:: Textausschnitt ::
Na, da macht sich nVidia mit der G-Force 9 Reihe Freunde.

Bin echt gespannt, ob sie in den nächsten 6 Monaten Marktanteile verlieren werden, wegen des ganzen Chaosses...

erst die 2 verschiedenen Chips der 8800er REihe und 3 verschienden Versionen bei der 8800GTS...

Ist ja schlimmer als AMDs 9100 bzw 9000, 9200...


----------



## McZonk (23. März 2008)

*AW: Specs der 9800GT aufgetaucht*

Die 9800GTX hat in meinen Augen, dank des PCBs und 2x6Pin Stromversorung durchaus eine Daseinsberechtigung (Hoffen wir, dass man bei den Taktraten auch richtig ernten kann ). 

Ob dies auch auf die 9800GT zutrifft bleibt allerdings abzuwarten.
Triple-SLI lass ich mal komplett außen vor, da es für den normalen, bzw auch den extremen User einfach keinen Sinn macht. Lediglich Rekordjäger werden eine vernünftigen Verwendungszweck dafür haben.

Dass allerdings diese Neuerungen gleich einen Generationensprung im Namen rechtfertigen, ist nicht ganz nachvollziehbar.


----------



## Rain_in_may84 (23. März 2008)

*AW: Specs der 9800GT aufgetaucht*



Letni schrieb:


> NVIDIA Geforce 9 olé!
> 
> Da ist ja meine 8800GT AMP! besser.  (700/1000/1700)



Joe sicherlich  
geilo aber dafür kostet deine auch weniger ?!? 



Letni schrieb:


> Ich sehe das immer mehr so, dass die 9er-Reihe reine Abzocke ist. Die Leute denken: 9er-Reihe? WOW! Das ist sicher vieeeel besser als die alte 8er-Reihe.
> Dabei bekommen sie den "Überschuss" an "alten" Chips...

:: Rohdaten ::
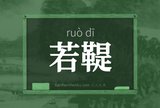若鞮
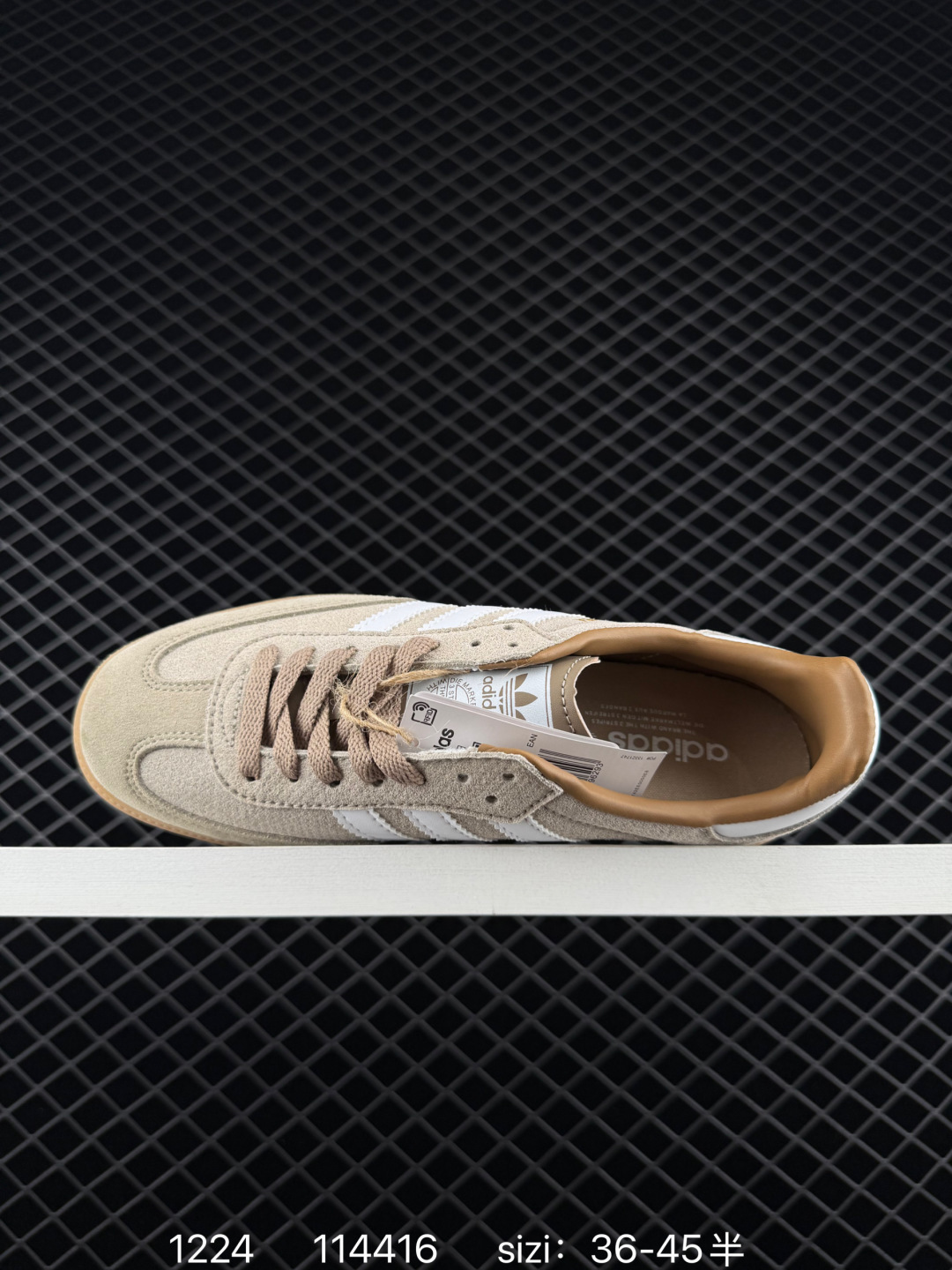 Adidas Handball Spezial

:: Arbeitsauftrag ::
Gib aus dem Textausschnitt alles von „Bin echt gespannt, ob“ bis hinunter zu „bzw 9000, 9200...“ wortgetreu wieder.

:: Lösung der Aufgabe ::
Bin echt gespannt, ob sie in den nächsten 6 Monaten Marktanteile verlieren werden, wegen des ganzen Chaosses...

erst die 2 verschiedenen Chips der 8800er REihe und 3 verschienden Versionen bei der 8800GTS...

Ist ja schlimmer als AMDs 9100 bzw 9000, 9200...